## Supplied information

--- Begin ---

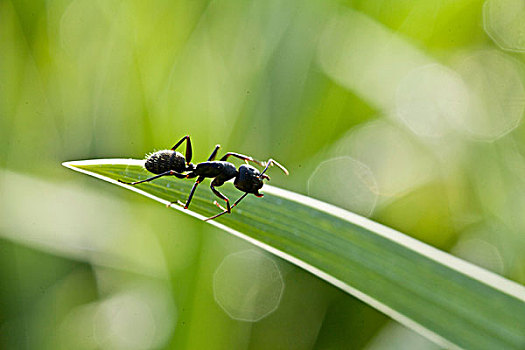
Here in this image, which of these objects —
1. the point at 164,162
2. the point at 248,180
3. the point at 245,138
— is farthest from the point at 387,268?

--- End ---

## Prompt
Rewrite the data above with every instance of "the point at" changed to "the spot at" and nothing else altered. Leave the picture out of your version.

## Answer for this exercise
Here in this image, which of these objects —
1. the spot at 164,162
2. the spot at 248,180
3. the spot at 245,138
— is farthest from the spot at 387,268?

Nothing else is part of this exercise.